■ What you need to do ■
Copy the stretch of the records from the start through the line containing "- the carved", keeping every line as it stands.

■ Supplied data ■
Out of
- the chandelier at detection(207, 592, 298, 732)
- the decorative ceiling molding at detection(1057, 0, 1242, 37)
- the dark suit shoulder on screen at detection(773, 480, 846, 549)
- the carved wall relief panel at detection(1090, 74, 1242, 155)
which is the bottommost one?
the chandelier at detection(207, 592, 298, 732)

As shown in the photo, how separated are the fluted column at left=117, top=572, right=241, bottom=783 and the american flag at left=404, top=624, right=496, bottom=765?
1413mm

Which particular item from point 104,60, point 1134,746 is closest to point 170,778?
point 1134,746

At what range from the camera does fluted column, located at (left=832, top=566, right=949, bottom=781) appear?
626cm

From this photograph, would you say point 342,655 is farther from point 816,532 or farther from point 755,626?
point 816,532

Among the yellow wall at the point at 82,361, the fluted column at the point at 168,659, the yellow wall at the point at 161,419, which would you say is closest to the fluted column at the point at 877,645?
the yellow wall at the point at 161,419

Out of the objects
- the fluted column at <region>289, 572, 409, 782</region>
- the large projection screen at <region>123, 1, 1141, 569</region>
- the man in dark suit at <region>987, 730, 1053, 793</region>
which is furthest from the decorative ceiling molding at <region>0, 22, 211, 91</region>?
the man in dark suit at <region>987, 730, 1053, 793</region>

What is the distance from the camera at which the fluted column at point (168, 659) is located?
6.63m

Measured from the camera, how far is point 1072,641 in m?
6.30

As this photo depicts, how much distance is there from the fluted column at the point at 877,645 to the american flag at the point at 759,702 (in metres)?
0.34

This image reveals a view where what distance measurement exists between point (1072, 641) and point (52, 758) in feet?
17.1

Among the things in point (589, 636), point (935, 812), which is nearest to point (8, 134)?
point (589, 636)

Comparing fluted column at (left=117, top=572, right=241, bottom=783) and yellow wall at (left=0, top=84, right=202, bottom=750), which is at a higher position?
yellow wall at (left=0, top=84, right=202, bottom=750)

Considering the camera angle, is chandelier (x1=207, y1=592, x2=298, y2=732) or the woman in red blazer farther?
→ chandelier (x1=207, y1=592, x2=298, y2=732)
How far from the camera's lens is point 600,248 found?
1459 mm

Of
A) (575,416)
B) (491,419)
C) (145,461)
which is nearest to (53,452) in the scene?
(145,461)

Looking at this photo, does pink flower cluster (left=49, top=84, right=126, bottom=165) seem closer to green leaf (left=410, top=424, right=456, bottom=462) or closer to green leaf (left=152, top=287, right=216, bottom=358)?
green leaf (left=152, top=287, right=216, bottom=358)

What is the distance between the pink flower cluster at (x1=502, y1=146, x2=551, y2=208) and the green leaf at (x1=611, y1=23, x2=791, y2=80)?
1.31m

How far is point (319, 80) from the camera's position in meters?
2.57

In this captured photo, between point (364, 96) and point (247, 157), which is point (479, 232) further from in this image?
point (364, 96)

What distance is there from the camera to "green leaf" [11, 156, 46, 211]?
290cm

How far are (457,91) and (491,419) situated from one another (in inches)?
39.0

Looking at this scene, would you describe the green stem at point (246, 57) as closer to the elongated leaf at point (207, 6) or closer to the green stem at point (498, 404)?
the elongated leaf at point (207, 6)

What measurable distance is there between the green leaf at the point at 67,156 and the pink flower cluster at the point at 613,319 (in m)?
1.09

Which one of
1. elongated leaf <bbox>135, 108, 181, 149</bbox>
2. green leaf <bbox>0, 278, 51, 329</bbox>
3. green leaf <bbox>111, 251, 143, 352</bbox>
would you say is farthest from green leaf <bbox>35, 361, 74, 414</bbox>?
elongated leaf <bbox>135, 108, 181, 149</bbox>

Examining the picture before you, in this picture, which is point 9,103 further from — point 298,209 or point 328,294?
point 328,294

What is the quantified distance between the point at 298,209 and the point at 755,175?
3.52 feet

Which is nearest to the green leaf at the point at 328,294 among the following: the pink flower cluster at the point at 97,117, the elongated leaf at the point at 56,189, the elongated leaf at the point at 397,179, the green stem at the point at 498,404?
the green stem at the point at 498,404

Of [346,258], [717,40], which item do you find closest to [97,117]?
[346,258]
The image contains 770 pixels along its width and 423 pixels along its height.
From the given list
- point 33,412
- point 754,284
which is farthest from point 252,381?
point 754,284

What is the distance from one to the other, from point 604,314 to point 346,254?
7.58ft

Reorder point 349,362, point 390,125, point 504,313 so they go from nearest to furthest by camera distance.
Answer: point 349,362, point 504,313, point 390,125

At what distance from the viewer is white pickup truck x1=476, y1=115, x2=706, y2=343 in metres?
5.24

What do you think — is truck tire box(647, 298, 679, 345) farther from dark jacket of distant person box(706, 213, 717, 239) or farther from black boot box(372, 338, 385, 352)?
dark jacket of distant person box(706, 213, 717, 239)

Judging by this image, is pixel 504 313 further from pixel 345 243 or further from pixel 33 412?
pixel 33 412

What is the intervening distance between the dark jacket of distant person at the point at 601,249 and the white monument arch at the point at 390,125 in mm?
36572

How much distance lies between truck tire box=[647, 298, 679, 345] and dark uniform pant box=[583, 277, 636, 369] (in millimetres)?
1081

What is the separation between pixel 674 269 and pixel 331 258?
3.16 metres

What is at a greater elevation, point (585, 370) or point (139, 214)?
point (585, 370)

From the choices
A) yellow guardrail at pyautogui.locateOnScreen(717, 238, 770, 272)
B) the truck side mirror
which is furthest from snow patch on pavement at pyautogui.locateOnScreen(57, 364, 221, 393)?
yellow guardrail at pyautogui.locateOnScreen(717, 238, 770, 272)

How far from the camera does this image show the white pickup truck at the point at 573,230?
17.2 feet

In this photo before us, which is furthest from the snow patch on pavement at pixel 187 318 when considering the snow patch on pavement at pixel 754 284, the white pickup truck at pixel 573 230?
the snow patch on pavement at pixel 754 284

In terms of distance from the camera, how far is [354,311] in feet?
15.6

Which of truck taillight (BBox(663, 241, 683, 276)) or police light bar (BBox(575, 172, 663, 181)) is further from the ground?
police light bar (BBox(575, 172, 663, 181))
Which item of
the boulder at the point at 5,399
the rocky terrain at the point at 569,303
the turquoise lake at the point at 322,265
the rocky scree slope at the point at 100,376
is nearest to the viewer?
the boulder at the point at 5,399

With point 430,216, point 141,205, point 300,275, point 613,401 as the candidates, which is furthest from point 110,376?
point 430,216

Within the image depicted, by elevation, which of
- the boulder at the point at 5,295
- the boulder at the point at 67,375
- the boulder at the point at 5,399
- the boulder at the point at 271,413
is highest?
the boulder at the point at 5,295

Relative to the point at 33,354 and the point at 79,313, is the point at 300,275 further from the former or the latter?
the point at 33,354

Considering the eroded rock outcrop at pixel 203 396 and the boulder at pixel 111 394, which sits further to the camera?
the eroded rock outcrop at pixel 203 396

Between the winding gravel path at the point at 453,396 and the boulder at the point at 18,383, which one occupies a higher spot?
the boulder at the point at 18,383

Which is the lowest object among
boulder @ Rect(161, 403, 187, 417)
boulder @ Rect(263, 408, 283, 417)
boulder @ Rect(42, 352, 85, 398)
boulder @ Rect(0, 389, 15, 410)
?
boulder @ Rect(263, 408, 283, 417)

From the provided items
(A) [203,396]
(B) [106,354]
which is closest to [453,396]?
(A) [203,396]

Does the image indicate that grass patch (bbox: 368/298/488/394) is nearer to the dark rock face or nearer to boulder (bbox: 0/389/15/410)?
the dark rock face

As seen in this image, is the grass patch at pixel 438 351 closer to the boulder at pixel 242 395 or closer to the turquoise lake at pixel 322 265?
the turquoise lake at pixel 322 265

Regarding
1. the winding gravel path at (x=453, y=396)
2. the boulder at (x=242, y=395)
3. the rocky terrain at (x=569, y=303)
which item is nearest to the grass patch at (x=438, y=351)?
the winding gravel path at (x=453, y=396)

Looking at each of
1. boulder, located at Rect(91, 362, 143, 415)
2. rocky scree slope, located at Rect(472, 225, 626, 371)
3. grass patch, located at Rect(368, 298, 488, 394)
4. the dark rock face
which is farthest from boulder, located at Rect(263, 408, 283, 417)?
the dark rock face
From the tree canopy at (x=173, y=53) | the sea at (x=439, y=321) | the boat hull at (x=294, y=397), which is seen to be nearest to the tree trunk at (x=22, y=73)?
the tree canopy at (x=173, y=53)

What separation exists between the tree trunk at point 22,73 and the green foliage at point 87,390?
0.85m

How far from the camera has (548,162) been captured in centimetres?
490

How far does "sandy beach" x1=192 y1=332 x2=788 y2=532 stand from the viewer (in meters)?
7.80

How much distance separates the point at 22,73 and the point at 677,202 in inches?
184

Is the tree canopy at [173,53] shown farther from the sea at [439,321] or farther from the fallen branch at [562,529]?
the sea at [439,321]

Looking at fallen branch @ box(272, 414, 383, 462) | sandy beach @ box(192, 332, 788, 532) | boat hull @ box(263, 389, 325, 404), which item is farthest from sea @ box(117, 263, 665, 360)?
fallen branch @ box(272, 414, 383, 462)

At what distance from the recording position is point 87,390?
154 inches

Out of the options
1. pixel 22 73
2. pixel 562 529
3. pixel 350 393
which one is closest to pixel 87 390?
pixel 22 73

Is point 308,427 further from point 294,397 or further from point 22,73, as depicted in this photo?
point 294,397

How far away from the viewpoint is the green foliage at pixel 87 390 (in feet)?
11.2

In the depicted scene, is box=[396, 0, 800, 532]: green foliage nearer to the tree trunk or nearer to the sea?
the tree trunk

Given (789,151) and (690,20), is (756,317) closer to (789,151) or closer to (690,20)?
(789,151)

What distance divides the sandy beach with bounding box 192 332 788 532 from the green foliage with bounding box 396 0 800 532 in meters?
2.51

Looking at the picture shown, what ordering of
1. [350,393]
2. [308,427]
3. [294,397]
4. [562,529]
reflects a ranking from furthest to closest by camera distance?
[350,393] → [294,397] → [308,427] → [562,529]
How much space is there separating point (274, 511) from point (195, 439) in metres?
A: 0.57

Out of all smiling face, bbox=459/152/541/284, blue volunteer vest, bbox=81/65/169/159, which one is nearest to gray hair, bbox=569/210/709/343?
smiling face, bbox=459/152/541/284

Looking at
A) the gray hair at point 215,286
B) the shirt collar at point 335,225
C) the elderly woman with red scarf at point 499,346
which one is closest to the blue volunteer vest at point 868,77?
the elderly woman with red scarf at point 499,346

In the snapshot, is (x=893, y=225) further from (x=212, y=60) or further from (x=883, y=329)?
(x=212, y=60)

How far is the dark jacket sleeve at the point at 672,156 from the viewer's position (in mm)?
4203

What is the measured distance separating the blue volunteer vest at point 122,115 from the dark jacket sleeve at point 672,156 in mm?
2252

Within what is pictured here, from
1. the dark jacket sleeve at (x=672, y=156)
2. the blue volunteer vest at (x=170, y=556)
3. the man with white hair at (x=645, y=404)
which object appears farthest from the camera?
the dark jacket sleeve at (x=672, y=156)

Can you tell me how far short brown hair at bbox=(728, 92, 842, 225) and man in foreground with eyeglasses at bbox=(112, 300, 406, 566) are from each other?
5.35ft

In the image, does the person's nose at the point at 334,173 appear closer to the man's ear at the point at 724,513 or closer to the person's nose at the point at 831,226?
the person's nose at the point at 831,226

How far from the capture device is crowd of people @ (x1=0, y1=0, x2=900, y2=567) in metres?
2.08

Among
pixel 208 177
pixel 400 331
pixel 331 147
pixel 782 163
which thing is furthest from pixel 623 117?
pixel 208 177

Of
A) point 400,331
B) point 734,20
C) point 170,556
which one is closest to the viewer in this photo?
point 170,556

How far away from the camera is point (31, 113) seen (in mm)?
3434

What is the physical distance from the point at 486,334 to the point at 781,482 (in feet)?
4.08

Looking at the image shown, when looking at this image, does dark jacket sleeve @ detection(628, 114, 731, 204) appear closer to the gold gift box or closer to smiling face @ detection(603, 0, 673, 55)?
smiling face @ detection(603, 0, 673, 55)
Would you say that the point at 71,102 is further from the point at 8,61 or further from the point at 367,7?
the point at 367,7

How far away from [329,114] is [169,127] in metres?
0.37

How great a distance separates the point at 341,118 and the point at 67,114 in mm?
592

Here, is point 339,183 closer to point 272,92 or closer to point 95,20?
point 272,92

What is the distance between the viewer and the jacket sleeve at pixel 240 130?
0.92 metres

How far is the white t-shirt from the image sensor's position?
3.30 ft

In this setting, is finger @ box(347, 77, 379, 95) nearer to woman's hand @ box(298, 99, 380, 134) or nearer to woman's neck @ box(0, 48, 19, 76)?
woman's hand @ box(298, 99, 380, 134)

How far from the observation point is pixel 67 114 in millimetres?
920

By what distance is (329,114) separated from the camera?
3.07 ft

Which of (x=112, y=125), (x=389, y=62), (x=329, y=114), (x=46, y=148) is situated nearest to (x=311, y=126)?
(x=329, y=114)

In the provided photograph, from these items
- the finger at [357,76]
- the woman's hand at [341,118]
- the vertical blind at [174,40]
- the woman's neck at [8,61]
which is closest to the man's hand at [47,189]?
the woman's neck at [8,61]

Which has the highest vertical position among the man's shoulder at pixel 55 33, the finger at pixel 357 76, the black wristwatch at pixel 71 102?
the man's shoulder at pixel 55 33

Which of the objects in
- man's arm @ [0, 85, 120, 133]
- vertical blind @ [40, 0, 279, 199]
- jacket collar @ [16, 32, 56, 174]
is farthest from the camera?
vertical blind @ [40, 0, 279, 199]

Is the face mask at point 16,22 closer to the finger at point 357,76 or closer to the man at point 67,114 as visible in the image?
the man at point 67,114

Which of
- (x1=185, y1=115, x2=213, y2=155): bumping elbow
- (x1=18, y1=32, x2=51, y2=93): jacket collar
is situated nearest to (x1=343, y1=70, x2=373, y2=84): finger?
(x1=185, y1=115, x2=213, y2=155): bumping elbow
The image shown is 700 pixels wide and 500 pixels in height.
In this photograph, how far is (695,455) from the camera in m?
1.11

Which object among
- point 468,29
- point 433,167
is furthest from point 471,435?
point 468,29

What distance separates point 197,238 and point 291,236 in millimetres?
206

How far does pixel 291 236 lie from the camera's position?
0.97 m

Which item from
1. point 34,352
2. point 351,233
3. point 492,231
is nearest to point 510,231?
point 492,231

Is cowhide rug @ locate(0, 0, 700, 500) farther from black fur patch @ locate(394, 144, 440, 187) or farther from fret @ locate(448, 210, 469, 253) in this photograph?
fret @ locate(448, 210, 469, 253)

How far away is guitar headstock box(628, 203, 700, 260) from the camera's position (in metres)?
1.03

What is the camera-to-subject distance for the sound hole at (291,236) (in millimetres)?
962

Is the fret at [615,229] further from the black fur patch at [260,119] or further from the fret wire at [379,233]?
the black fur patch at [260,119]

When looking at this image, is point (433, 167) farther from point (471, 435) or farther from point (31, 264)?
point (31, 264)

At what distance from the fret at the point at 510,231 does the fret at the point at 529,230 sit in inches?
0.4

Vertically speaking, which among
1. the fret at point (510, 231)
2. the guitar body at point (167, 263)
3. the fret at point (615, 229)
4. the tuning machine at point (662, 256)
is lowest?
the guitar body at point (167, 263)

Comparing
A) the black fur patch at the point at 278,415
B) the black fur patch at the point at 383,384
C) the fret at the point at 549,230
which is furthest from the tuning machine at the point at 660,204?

■ Output ■
Out of
- the chandelier at detection(207, 592, 298, 732)
- the decorative ceiling molding at detection(1057, 0, 1242, 37)
- the dark suit shoulder on screen at detection(773, 480, 846, 549)
- the carved wall relief panel at detection(1090, 74, 1242, 155)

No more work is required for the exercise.